グルタルアルデヒド耐性のマイコバクテリアに対するperoxygen compoundsの効果

Patricia, M. S.
Efficacy of peroxygen compounds against glutaraldehyde-resistant mycobacteria.
AJIC, 27:339―343, 1999.

患者の交差感染を防ぐためには、セミクリティカルな医療器具は、マイコバクテリアを殺菌できるような薬剤で高水準消毒される必要がある。通常、グルタルアルデヒドが使用されるが、最近のいくつかの研究では、グルタルアルデヒド耐性マイコバクテリアが、この薬剤に長時間作用させての処理でも生存することが判ってきている。

本研究では、グルタルアルデヒド耐性マイコバクテリアおよびグルタルアルデヒド感受性マイコバクテリア(対照)の両方を殺菌する効果について、過酸化水素、過酢酸、および2種類の過酸化水素化合物を混合した消毒薬(Cidex PA, Advanced Sterili-zation Products, Irvin, Calif)について検討した。

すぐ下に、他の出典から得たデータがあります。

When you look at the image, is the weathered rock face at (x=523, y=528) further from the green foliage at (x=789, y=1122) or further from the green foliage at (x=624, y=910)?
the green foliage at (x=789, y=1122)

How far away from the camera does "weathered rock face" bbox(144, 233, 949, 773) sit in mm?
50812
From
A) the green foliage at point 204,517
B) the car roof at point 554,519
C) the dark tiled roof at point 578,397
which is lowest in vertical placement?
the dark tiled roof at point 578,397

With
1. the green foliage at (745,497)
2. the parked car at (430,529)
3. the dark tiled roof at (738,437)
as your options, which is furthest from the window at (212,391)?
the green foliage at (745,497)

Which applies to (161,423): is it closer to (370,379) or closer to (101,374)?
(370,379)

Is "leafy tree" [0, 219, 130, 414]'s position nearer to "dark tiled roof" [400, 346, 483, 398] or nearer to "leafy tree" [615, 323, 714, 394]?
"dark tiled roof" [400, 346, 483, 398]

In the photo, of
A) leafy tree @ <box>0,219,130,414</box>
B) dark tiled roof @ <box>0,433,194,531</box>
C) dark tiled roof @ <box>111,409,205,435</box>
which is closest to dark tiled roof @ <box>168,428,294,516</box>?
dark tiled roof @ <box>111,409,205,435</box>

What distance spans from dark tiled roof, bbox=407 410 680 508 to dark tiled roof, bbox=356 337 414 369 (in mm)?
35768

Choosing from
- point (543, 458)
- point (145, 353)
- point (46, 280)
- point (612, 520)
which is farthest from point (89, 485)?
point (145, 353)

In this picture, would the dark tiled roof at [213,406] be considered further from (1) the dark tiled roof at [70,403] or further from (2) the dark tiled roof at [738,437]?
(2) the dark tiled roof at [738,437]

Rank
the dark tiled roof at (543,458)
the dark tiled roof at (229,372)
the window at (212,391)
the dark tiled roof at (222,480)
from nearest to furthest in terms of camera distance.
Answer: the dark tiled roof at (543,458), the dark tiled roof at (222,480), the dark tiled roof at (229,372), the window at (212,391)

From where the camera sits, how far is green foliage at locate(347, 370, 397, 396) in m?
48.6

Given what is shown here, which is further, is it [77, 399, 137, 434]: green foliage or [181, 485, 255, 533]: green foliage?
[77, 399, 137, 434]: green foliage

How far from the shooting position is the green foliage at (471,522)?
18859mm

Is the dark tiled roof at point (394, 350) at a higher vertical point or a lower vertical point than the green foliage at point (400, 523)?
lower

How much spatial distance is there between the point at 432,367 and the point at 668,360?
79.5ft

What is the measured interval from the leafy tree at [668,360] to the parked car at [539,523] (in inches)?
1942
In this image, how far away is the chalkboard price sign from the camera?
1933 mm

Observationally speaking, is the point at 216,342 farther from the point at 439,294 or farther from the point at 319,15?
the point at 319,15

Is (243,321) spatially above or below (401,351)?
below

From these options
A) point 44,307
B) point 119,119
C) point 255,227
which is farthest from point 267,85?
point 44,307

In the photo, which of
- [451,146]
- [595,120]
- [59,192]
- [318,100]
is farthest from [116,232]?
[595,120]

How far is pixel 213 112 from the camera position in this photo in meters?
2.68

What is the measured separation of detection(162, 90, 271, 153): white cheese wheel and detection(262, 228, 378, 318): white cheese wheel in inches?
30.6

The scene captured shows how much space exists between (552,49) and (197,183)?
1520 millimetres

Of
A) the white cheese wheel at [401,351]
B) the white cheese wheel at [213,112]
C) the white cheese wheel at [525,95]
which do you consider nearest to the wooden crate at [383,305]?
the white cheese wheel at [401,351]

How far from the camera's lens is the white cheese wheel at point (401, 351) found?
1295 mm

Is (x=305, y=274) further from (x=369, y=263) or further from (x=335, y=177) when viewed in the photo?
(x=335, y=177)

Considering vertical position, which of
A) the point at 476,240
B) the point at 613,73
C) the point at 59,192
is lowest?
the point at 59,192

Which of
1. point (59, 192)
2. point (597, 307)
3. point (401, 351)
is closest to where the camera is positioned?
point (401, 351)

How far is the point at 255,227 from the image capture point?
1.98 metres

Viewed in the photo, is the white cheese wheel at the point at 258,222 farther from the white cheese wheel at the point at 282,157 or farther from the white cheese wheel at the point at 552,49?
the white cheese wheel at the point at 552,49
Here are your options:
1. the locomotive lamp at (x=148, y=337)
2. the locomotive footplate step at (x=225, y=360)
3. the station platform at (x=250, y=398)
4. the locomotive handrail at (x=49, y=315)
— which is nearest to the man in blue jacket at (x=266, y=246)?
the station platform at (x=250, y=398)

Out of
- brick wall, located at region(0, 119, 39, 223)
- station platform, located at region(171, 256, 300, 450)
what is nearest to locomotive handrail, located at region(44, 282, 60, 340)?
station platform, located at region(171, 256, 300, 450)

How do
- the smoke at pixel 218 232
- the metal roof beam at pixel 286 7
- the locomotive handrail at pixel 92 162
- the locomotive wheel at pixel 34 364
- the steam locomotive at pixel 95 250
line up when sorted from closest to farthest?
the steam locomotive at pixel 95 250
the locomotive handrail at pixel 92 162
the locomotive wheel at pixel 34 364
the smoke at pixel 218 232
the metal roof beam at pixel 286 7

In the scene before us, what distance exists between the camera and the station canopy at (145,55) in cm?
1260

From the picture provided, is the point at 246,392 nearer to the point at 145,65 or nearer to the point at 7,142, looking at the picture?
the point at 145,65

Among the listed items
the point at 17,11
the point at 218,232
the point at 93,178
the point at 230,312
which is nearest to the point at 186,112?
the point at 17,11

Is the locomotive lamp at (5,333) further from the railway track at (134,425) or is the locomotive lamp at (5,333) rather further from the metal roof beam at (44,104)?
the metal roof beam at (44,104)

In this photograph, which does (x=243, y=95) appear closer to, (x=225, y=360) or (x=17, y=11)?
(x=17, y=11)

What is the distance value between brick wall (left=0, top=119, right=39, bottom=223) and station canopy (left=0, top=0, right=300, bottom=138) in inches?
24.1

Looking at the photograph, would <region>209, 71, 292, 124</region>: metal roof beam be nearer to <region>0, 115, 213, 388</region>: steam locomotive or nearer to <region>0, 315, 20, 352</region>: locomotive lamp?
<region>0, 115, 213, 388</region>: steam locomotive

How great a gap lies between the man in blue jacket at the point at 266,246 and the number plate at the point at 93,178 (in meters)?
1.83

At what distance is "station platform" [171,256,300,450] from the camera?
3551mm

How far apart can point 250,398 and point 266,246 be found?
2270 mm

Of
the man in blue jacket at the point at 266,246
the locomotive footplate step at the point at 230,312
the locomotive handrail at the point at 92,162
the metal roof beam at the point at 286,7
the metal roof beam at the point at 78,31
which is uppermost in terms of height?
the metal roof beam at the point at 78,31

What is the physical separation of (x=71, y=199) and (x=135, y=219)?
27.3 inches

対象薬剤それぞれについて、作用時間を変えて処理したのち、培養し生存菌株数を数えた。

10%の過酸化水素水と6%の酸化過酸化水素水は、グルタルアルデヒド耐性マイコバクテリアに対して低い活性(<4log reduc-tion in 60 minutes exposure)を示し、対照の感受性菌株に対しては比較的高い活性(4log to 6log reduction in 60 minutes)を示した。0.07%の過酢酸はグルタルアルデヒド耐性マイコバクテリアに対して、低度から中程度の活性(0.6log to 6log reduction in 60minutes)を示し、対照の感受性菌株に対しては中程度から高度の活性(4log to 6log reduction in 10minutes)を示した。0.07%過酢酸と1%の過酸化水素水の合剤であるCidex PAは、どちらの菌株に対しても高い活性(6log reduc-tion in 10minutes)を示した。

標準参照溶液(standard reference solution)である0.8%のフェノールの効果は、過酸化水素化合物の効果と相関は見られなかった。

本研究の結果より、過酸化水素水と過酢酸は単独での効果よりも、混合した場合の方が、マイコバクテリアに対して、より高い殺菌活性があることが示された。